My lawyer watched my DUI video. Said of the thousand or so he's seen, mine was one of the top ten best.
Just saw a squirrel crossing the road in a crosswalk..my morning has improved exponentially.
9 of the 12 girls i had sex with in college are on facebook
it was an ugly road back then. i'm sure time hasn't been friendly.
I feel kinda awkward using the Sesame Street themed Google to search for hot young pussy...
Restaurants Roasting People Who Gave Them Negative Yelp Reviews (25 Pics)

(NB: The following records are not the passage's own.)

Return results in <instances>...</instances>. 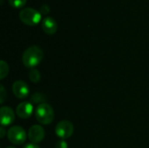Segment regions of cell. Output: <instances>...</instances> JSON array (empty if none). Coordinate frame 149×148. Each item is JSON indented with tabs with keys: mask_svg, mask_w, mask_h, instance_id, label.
<instances>
[{
	"mask_svg": "<svg viewBox=\"0 0 149 148\" xmlns=\"http://www.w3.org/2000/svg\"><path fill=\"white\" fill-rule=\"evenodd\" d=\"M44 57L42 49L37 45H32L27 48L22 56V61L25 67L34 68L40 64Z\"/></svg>",
	"mask_w": 149,
	"mask_h": 148,
	"instance_id": "1",
	"label": "cell"
},
{
	"mask_svg": "<svg viewBox=\"0 0 149 148\" xmlns=\"http://www.w3.org/2000/svg\"><path fill=\"white\" fill-rule=\"evenodd\" d=\"M35 117L38 123L42 125H48L54 120V111L50 105L43 103L36 107Z\"/></svg>",
	"mask_w": 149,
	"mask_h": 148,
	"instance_id": "2",
	"label": "cell"
},
{
	"mask_svg": "<svg viewBox=\"0 0 149 148\" xmlns=\"http://www.w3.org/2000/svg\"><path fill=\"white\" fill-rule=\"evenodd\" d=\"M19 18L24 24L35 26L41 21V13L33 8L27 7L19 12Z\"/></svg>",
	"mask_w": 149,
	"mask_h": 148,
	"instance_id": "3",
	"label": "cell"
},
{
	"mask_svg": "<svg viewBox=\"0 0 149 148\" xmlns=\"http://www.w3.org/2000/svg\"><path fill=\"white\" fill-rule=\"evenodd\" d=\"M8 140L14 145H22L25 142L27 134L24 128L18 126H14L9 128L7 132Z\"/></svg>",
	"mask_w": 149,
	"mask_h": 148,
	"instance_id": "4",
	"label": "cell"
},
{
	"mask_svg": "<svg viewBox=\"0 0 149 148\" xmlns=\"http://www.w3.org/2000/svg\"><path fill=\"white\" fill-rule=\"evenodd\" d=\"M73 125L69 120H61L57 124L55 128L56 135L61 140H65L71 137L73 133Z\"/></svg>",
	"mask_w": 149,
	"mask_h": 148,
	"instance_id": "5",
	"label": "cell"
},
{
	"mask_svg": "<svg viewBox=\"0 0 149 148\" xmlns=\"http://www.w3.org/2000/svg\"><path fill=\"white\" fill-rule=\"evenodd\" d=\"M12 92L17 99H25L30 92L28 85L23 80H17L12 85Z\"/></svg>",
	"mask_w": 149,
	"mask_h": 148,
	"instance_id": "6",
	"label": "cell"
},
{
	"mask_svg": "<svg viewBox=\"0 0 149 148\" xmlns=\"http://www.w3.org/2000/svg\"><path fill=\"white\" fill-rule=\"evenodd\" d=\"M28 138L33 144L41 142L45 138V130L39 125H34L28 131Z\"/></svg>",
	"mask_w": 149,
	"mask_h": 148,
	"instance_id": "7",
	"label": "cell"
},
{
	"mask_svg": "<svg viewBox=\"0 0 149 148\" xmlns=\"http://www.w3.org/2000/svg\"><path fill=\"white\" fill-rule=\"evenodd\" d=\"M33 105L29 101H24L18 104L16 109V113L20 119L26 120L31 116L33 113Z\"/></svg>",
	"mask_w": 149,
	"mask_h": 148,
	"instance_id": "8",
	"label": "cell"
},
{
	"mask_svg": "<svg viewBox=\"0 0 149 148\" xmlns=\"http://www.w3.org/2000/svg\"><path fill=\"white\" fill-rule=\"evenodd\" d=\"M15 120L13 110L9 106H2L0 109V121L3 126L12 124Z\"/></svg>",
	"mask_w": 149,
	"mask_h": 148,
	"instance_id": "9",
	"label": "cell"
},
{
	"mask_svg": "<svg viewBox=\"0 0 149 148\" xmlns=\"http://www.w3.org/2000/svg\"><path fill=\"white\" fill-rule=\"evenodd\" d=\"M42 30L48 35L54 34L58 30V24L57 22L51 17H46L42 20L41 23Z\"/></svg>",
	"mask_w": 149,
	"mask_h": 148,
	"instance_id": "10",
	"label": "cell"
},
{
	"mask_svg": "<svg viewBox=\"0 0 149 148\" xmlns=\"http://www.w3.org/2000/svg\"><path fill=\"white\" fill-rule=\"evenodd\" d=\"M46 100L45 96L41 92H35L31 97V104H43Z\"/></svg>",
	"mask_w": 149,
	"mask_h": 148,
	"instance_id": "11",
	"label": "cell"
},
{
	"mask_svg": "<svg viewBox=\"0 0 149 148\" xmlns=\"http://www.w3.org/2000/svg\"><path fill=\"white\" fill-rule=\"evenodd\" d=\"M28 76H29V79L31 82L33 83H37L40 80V72H38V70L35 69V68H32L28 72Z\"/></svg>",
	"mask_w": 149,
	"mask_h": 148,
	"instance_id": "12",
	"label": "cell"
},
{
	"mask_svg": "<svg viewBox=\"0 0 149 148\" xmlns=\"http://www.w3.org/2000/svg\"><path fill=\"white\" fill-rule=\"evenodd\" d=\"M9 72V66L8 64L3 61L1 60L0 61V79H3Z\"/></svg>",
	"mask_w": 149,
	"mask_h": 148,
	"instance_id": "13",
	"label": "cell"
},
{
	"mask_svg": "<svg viewBox=\"0 0 149 148\" xmlns=\"http://www.w3.org/2000/svg\"><path fill=\"white\" fill-rule=\"evenodd\" d=\"M26 0H9V4L14 8H21L24 6Z\"/></svg>",
	"mask_w": 149,
	"mask_h": 148,
	"instance_id": "14",
	"label": "cell"
},
{
	"mask_svg": "<svg viewBox=\"0 0 149 148\" xmlns=\"http://www.w3.org/2000/svg\"><path fill=\"white\" fill-rule=\"evenodd\" d=\"M55 148H68V144L65 140H59L56 142Z\"/></svg>",
	"mask_w": 149,
	"mask_h": 148,
	"instance_id": "15",
	"label": "cell"
},
{
	"mask_svg": "<svg viewBox=\"0 0 149 148\" xmlns=\"http://www.w3.org/2000/svg\"><path fill=\"white\" fill-rule=\"evenodd\" d=\"M39 11H40V13H41L42 15H45V14H47V13L50 12V7H49L47 4H43V5L40 7Z\"/></svg>",
	"mask_w": 149,
	"mask_h": 148,
	"instance_id": "16",
	"label": "cell"
},
{
	"mask_svg": "<svg viewBox=\"0 0 149 148\" xmlns=\"http://www.w3.org/2000/svg\"><path fill=\"white\" fill-rule=\"evenodd\" d=\"M0 89H1V92H0V99H0V102H1V104H3L4 102L5 99H6V93H5V90H4L3 85L0 86Z\"/></svg>",
	"mask_w": 149,
	"mask_h": 148,
	"instance_id": "17",
	"label": "cell"
},
{
	"mask_svg": "<svg viewBox=\"0 0 149 148\" xmlns=\"http://www.w3.org/2000/svg\"><path fill=\"white\" fill-rule=\"evenodd\" d=\"M24 148H40L38 146H37L36 144L31 143V144H27Z\"/></svg>",
	"mask_w": 149,
	"mask_h": 148,
	"instance_id": "18",
	"label": "cell"
},
{
	"mask_svg": "<svg viewBox=\"0 0 149 148\" xmlns=\"http://www.w3.org/2000/svg\"><path fill=\"white\" fill-rule=\"evenodd\" d=\"M0 131H1V134H0V136H1V138H3L4 137V135H5V130H4V126H1V128H0Z\"/></svg>",
	"mask_w": 149,
	"mask_h": 148,
	"instance_id": "19",
	"label": "cell"
},
{
	"mask_svg": "<svg viewBox=\"0 0 149 148\" xmlns=\"http://www.w3.org/2000/svg\"><path fill=\"white\" fill-rule=\"evenodd\" d=\"M6 148H15V147H8Z\"/></svg>",
	"mask_w": 149,
	"mask_h": 148,
	"instance_id": "20",
	"label": "cell"
},
{
	"mask_svg": "<svg viewBox=\"0 0 149 148\" xmlns=\"http://www.w3.org/2000/svg\"><path fill=\"white\" fill-rule=\"evenodd\" d=\"M1 3H3V0H1Z\"/></svg>",
	"mask_w": 149,
	"mask_h": 148,
	"instance_id": "21",
	"label": "cell"
}]
</instances>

At chipotle, there's a bachelorette party starting out the night here, i'm going to let you imagine what the bride to be looks like
he was fingering the outside of my pants..i knew that was my cue to leave
Excuse me by sucking dick i am fighting crime. Just think of all the prostitues going out of business and getting real jobs.
I might scale it back and go as an investment banker. Which is the exact same costume as James Bond on LSD. I just introduce myself differently.
I feel like today should be a " im going to have sex with you cause its raining and theres nothing else to do" kinda day
Woman Posts Harassing DMs From Creep Online, Now He’s Upset Because People Told His Mom
my mom found me passed out in the kitchen floor with the Brita pitcher.. Happy Mothers Day
Bon Iver should never be played when you just ate shrooms.
When asked if they had been introduced, Damo said "No but I know we've pretty much fucked all the same girls in town"
I don't need a lecture. I'm 41. I know I'm an idiot.
You cannot tell me you don't have a problem while crying pantsless on a stranger's sofa bed.
I'm torn between regretting everything and regretting nothing.